AIM OF THE TASK: Look through the data below and extract, unchanged, the lines from the one that contains "[camera trap, volunteer-labeled]" to the one that contains "standing: 100%", both included.

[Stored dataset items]
★ ★ ★

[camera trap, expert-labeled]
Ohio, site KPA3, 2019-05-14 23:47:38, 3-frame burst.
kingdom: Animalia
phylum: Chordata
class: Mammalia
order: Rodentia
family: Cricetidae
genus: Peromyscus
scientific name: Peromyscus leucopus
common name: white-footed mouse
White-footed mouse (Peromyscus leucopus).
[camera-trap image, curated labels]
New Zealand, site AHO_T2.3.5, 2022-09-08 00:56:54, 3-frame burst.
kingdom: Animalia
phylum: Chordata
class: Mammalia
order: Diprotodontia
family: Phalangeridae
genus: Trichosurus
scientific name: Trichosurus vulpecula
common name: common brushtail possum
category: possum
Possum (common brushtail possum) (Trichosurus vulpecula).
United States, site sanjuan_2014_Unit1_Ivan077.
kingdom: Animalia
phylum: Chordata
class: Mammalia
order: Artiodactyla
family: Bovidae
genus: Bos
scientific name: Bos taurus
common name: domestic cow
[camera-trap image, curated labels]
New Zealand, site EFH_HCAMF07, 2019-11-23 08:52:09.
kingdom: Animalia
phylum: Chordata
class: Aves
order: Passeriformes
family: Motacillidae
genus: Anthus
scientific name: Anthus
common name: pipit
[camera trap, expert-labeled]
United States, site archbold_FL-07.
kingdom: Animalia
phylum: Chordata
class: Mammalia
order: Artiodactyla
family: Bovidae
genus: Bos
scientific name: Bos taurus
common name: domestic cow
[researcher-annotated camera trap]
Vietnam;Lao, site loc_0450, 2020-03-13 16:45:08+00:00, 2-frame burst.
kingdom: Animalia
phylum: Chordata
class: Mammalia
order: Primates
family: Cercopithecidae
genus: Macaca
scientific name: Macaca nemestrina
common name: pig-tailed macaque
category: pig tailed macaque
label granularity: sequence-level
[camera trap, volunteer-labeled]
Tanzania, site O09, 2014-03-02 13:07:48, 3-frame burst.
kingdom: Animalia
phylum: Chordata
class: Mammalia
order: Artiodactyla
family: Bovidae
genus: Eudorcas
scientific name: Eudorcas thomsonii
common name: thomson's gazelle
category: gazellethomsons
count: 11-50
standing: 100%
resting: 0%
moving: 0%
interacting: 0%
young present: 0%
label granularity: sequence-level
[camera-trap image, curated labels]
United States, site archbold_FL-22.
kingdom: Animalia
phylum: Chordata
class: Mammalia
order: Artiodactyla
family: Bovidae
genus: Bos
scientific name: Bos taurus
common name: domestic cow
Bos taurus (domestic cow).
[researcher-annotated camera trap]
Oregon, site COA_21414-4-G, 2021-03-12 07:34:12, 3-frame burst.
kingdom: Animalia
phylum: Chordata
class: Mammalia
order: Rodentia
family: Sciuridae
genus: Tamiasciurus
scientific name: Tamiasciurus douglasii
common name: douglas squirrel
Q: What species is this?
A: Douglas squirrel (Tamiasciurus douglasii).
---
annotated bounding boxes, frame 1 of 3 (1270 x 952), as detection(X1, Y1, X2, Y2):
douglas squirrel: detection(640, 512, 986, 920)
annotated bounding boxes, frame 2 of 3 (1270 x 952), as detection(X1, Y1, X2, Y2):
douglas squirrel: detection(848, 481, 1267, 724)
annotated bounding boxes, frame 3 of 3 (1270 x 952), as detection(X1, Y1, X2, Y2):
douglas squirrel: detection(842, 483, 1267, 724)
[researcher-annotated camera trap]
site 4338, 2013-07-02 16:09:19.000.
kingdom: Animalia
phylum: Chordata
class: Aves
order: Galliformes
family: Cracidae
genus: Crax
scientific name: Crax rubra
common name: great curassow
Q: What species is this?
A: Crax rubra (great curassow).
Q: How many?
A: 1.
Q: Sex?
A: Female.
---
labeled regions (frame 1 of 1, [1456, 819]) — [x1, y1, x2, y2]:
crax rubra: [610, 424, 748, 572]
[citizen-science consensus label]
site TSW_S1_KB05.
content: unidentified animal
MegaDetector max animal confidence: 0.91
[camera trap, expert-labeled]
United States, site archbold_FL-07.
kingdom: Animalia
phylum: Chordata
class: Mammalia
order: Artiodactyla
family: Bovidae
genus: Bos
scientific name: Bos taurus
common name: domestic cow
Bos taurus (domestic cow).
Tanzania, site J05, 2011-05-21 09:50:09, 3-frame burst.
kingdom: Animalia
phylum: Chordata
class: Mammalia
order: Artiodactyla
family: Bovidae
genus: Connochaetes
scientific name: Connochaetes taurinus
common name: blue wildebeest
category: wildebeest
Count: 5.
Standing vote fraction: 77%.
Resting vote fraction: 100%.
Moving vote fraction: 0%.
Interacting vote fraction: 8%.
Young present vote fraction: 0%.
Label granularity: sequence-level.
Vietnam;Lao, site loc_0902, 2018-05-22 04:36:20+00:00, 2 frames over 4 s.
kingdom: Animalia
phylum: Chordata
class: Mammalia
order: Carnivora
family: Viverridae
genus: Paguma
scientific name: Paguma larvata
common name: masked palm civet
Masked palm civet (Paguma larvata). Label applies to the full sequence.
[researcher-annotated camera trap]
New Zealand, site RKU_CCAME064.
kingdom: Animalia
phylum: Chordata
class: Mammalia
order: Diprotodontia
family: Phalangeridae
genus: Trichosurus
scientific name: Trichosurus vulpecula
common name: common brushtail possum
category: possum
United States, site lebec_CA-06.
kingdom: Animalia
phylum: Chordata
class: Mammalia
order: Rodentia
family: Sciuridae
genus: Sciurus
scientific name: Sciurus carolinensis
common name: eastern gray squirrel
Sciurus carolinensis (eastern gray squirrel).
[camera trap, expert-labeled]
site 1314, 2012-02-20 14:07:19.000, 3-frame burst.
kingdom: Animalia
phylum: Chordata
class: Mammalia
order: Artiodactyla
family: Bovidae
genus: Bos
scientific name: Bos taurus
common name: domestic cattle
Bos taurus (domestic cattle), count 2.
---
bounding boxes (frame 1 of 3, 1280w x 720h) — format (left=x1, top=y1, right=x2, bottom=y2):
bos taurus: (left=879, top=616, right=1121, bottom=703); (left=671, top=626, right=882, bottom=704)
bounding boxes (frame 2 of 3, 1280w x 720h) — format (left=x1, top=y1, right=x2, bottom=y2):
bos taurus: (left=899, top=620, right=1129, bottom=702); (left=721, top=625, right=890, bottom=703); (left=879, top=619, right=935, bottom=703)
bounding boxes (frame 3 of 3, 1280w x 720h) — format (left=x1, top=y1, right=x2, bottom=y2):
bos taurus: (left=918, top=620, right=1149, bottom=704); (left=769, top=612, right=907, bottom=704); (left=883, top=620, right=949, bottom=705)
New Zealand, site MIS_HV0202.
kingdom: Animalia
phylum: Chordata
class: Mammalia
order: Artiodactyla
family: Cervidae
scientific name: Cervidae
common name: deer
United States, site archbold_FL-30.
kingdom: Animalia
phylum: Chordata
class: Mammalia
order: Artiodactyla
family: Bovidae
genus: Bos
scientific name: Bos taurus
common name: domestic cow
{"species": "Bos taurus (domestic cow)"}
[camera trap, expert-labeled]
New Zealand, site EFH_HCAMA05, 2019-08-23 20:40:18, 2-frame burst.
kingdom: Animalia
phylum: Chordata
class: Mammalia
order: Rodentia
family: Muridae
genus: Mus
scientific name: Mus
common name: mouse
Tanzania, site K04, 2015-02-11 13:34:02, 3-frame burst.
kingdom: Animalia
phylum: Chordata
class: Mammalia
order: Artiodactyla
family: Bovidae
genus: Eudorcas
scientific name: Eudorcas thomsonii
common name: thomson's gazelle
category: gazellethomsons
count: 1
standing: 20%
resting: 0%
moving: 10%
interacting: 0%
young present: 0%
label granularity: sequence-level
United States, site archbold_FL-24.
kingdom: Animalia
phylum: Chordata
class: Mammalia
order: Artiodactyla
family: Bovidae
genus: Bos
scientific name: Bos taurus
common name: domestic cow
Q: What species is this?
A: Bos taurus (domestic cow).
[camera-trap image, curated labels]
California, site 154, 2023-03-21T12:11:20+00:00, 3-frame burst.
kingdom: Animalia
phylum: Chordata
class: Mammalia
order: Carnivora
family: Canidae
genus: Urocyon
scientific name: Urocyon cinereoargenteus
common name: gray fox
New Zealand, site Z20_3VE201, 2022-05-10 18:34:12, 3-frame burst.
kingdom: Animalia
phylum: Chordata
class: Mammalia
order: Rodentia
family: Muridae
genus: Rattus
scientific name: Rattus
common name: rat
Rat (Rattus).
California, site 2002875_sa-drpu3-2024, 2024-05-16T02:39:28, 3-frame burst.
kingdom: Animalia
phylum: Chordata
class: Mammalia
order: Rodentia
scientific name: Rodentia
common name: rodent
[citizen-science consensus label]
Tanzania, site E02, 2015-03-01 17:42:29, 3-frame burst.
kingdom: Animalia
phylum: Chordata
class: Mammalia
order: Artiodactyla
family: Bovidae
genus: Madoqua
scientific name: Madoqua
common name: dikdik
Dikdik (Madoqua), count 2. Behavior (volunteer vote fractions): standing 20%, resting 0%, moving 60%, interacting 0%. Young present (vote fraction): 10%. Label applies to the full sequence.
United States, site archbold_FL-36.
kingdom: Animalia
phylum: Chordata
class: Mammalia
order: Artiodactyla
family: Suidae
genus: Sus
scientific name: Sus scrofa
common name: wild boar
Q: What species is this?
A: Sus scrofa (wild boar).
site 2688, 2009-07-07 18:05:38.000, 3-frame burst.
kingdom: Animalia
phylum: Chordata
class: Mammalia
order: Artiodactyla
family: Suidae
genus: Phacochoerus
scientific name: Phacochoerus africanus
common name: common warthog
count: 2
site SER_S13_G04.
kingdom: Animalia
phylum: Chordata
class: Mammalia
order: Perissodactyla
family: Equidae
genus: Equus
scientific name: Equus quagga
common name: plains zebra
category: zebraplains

★ ★ ★

THE ANSWER:
[camera trap, volunteer-labeled]
Tanzania, site O09, 2014-03-02 13:07:48, 3-frame burst.
kingdom: Animalia
phylum: Chordata
class: Mammalia
order: Artiodactyla
family: Bovidae
genus: Eudorcas
scientific name: Eudorcas thomsonii
common name: thomson's gazelle
category: gazellethomsons
count: 11-50
standing: 100%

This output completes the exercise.